Excerpts from a spatial dataset
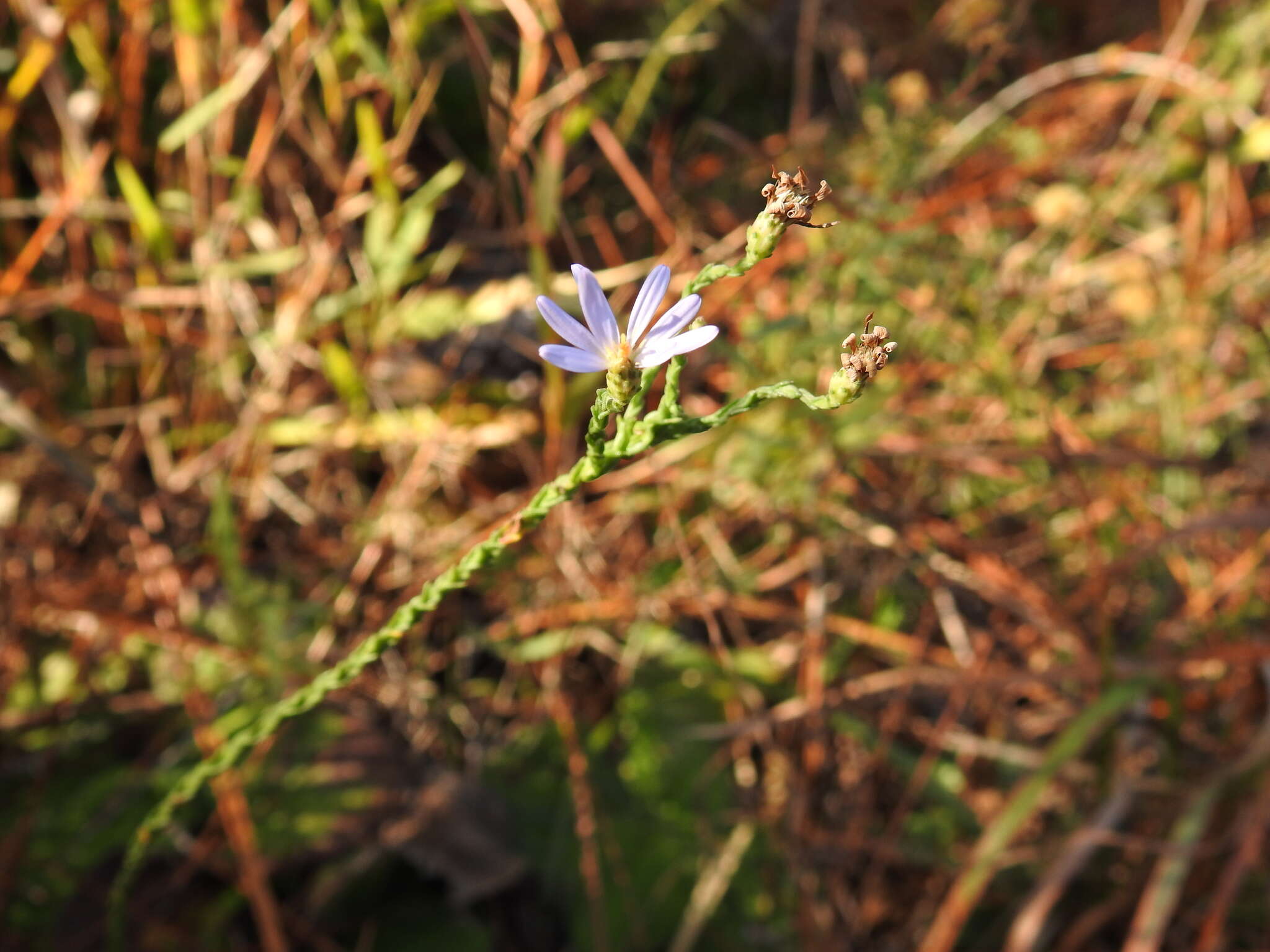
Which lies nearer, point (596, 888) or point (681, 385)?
point (596, 888)

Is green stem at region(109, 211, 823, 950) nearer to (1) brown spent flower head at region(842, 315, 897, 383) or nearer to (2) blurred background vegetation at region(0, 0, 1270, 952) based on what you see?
(1) brown spent flower head at region(842, 315, 897, 383)

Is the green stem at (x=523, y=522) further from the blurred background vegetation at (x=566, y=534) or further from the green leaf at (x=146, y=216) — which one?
the green leaf at (x=146, y=216)

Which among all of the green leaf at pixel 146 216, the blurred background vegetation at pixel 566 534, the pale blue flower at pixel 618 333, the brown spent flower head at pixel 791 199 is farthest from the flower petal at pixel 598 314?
the green leaf at pixel 146 216

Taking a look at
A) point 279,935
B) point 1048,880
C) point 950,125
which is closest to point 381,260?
point 279,935

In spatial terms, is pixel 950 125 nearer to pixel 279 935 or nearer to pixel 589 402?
pixel 589 402

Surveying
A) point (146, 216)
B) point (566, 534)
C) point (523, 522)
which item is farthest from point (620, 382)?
point (146, 216)
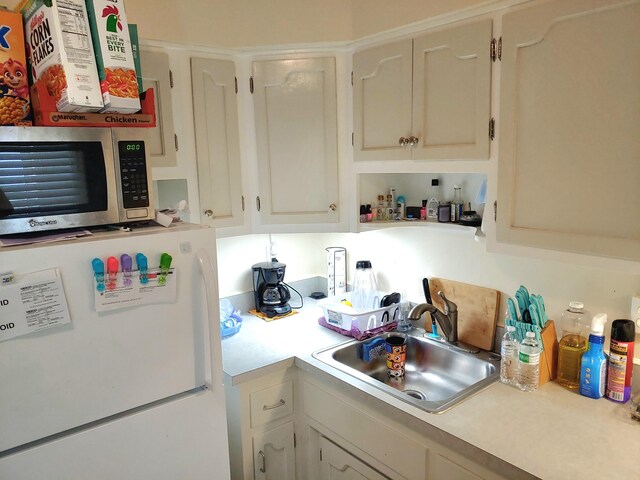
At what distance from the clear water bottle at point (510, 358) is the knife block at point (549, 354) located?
85 millimetres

**Short exercise**
Reproduce every one of the entries above word for word, leaving out the pictures.

**Full solution**
Which lies nearer, point (596, 888) or point (681, 385)?
point (596, 888)

Is green stem at region(109, 211, 823, 950) nearer to (1) brown spent flower head at region(842, 315, 897, 383) or nearer to (2) blurred background vegetation at region(0, 0, 1270, 952) based on what you see?
(1) brown spent flower head at region(842, 315, 897, 383)

Is the green stem at (x=523, y=522) further from the blurred background vegetation at (x=566, y=534) or further from the green leaf at (x=146, y=216) — which one?
the green leaf at (x=146, y=216)

Which among all of the green leaf at pixel 146 216, the blurred background vegetation at pixel 566 534, the pale blue flower at pixel 618 333, the brown spent flower head at pixel 791 199 is farthest from the flower petal at pixel 598 314?
the green leaf at pixel 146 216

Taking a look at
A) point 279,935
B) point 1048,880
C) point 950,125
which is closest to point 381,260?
point 279,935

In spatial terms, is pixel 950 125 nearer to pixel 279 935 or nearer to pixel 589 402?
pixel 589 402

Surveying
A) point (146, 216)
B) point (566, 534)
C) point (523, 522)
which item is farthest from point (620, 382)?
point (146, 216)
At what distance from the clear water bottle at point (510, 358) is the knife block at point (549, 354) located?
85 millimetres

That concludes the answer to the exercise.